### Task brief
For each line below, check for the word "click", then state how many lines contain it, with no other output.
:: Provided entries ::
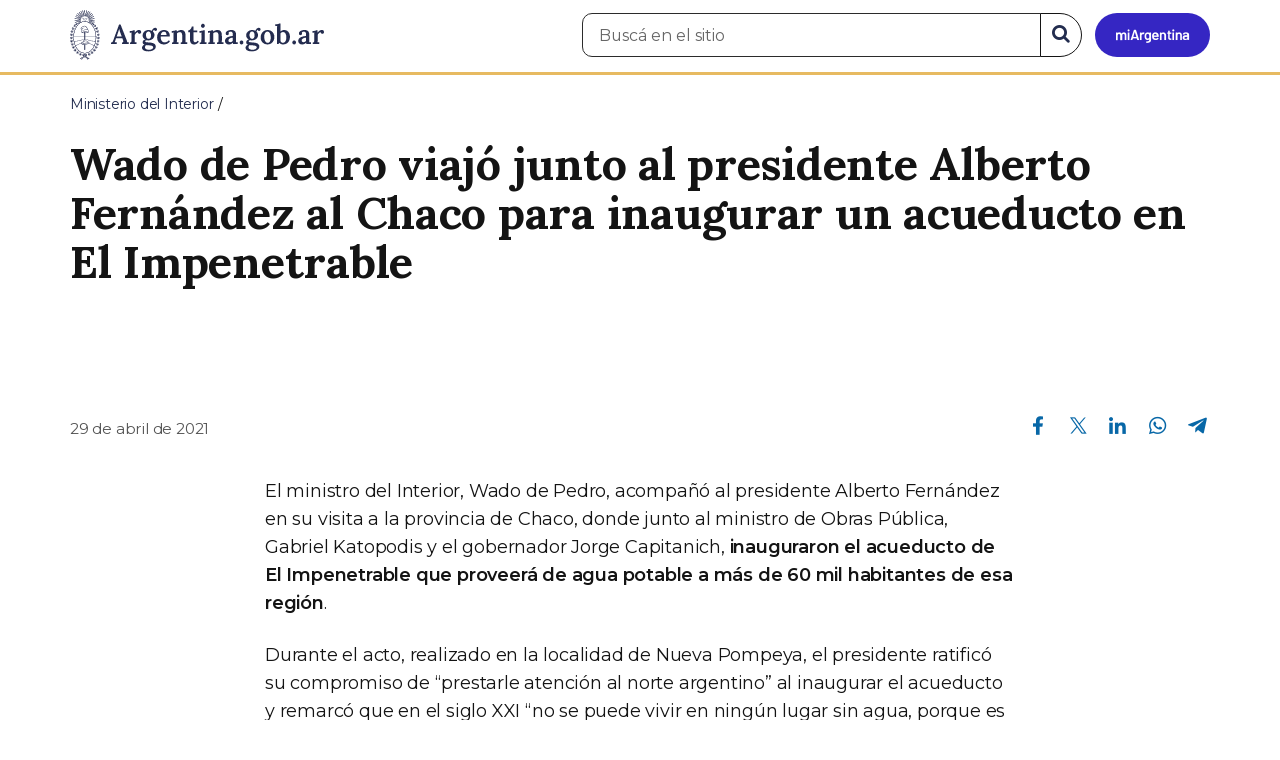

--- FILE ---
content_type: application/javascript
request_url: https://www.argentina.gob.ar/profiles/argentinagobar/modules/argentinagobar/argentinagobar_campana_gubernamental/js/argentinagobar_campana_gubernamental.js?t6t6om
body_size: 475
content:
//alert(window.orientation);
function bannerMin() {
    jQuery("#bannerCampaign").removeClass("banner01").addClass("banner01-min");
    jQuery("#downUpCampaign").find("i").removeClass("fa-chevron-down").addClass("fa-chevron-up");
    localStorage.banner_status = "min";

    jQuery("#bannerCampaign").show();
}

function bannerMax() {
    jQuery("#bannerCampaign").removeClass("banner01-min").addClass("banner01");
    jQuery("#downUpCampaign").find("i").removeClass("fa-chevron-up").addClass("fa-chevron-down");
    localStorage.banner_status = "max";

    jQuery("#bannerCampaign").show();

}

function bannerClose() {
    jQuery("#bannerCampaign").remove();
    localStorage.banner_status = "close"; 
}


jQuery(function(){
    if (Drupal.settings.argentinagobar_campana_gubernamental && Drupal.settings.argentinagobar_campana_gubernamental.id_campaign)  {
        if (!localStorage.id_campaign) {
           localStorage.campaign_date = new Date().getDate();
           localStorage.id_campaign = Drupal.settings.argentinagobar_campana_gubernamental.id_campaign;
        } else {
           if (localStorage.id_campaign != Drupal.settings.argentinagobar_campana_gubernamental.id_campaign || localStorage.campaign_date != new Date().getDate()) {
               localStorage.banner_status = "max";
               localStorage.id_campaign = Drupal.settings.argentinagobar_campana_gubernamental.id_campaign;
           }
        }

        if (localStorage.banner_status) {
             if(localStorage.banner_status == "min") {
                  bannerMin();
             } else if(localStorage.banner_status == "max") {
                  bannerMax();
             } else {
                 bannerClose();
             }
        } else {
            jQuery("#bannerCampaign").show();
        }


        jQuery("#closeCampaign").click(function(){

    	    gtag_data = {
                'event': 'ci_jgm_clic_cerrar',
                'ci_jgm_category': 'Comunicación interna -JGM',
                'ci_jgm_action': Drupal.settings.argentinagobar_campana_gubernamental.ci_jgm_action + 
    				'_' + Drupal.settings.argentinagobar_campana_gubernamental.ci_jgm_fecha_difusion +
                    '_' + Drupal.settings.argentinagobar_campana_gubernamental.ci_jgm_nodo,
                'ci_jgm_label': Drupal.settings.argentinagobar_campana_gubernamental.ci_jgm_label
            };

    	    dataLayer.push(gtag_data);
            localStorage.campaign_date = new Date().getDate();

    	    jQuery(".navbar-brand")[0].focus();
    	    bannerClose();
        })

        jQuery("#downUpCampaign").click(function(){

            if (jQuery("#bannerCampaign").hasClass("banner01")) {
                bannerMin();
            } else {
                bannerMax();
            }
        })

        jQuery("#js-titulo").click(function(){
    	    gtag_data = {
		        'event': 'ci_jgm_clic_link',
                'ci_jgm_category': 'Comunicación interna -JGM',
                'ci_jgm_action': Drupal.settings.argentinagobar_campana_gubernamental.ci_jgm_action + 
    				'_' + Drupal.settings.argentinagobar_campana_gubernamental.ci_jgm_fecha_difusion + 
                    '_' + Drupal.settings.argentinagobar_campana_gubernamental.ci_jgm_nodo,
                'ci_jgm_label': Drupal.settings.argentinagobar_campana_gubernamental.ci_jgm_label
    	    };

    	    dataLayer.push(gtag_data);
        });
    }
})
:::
### Task response
3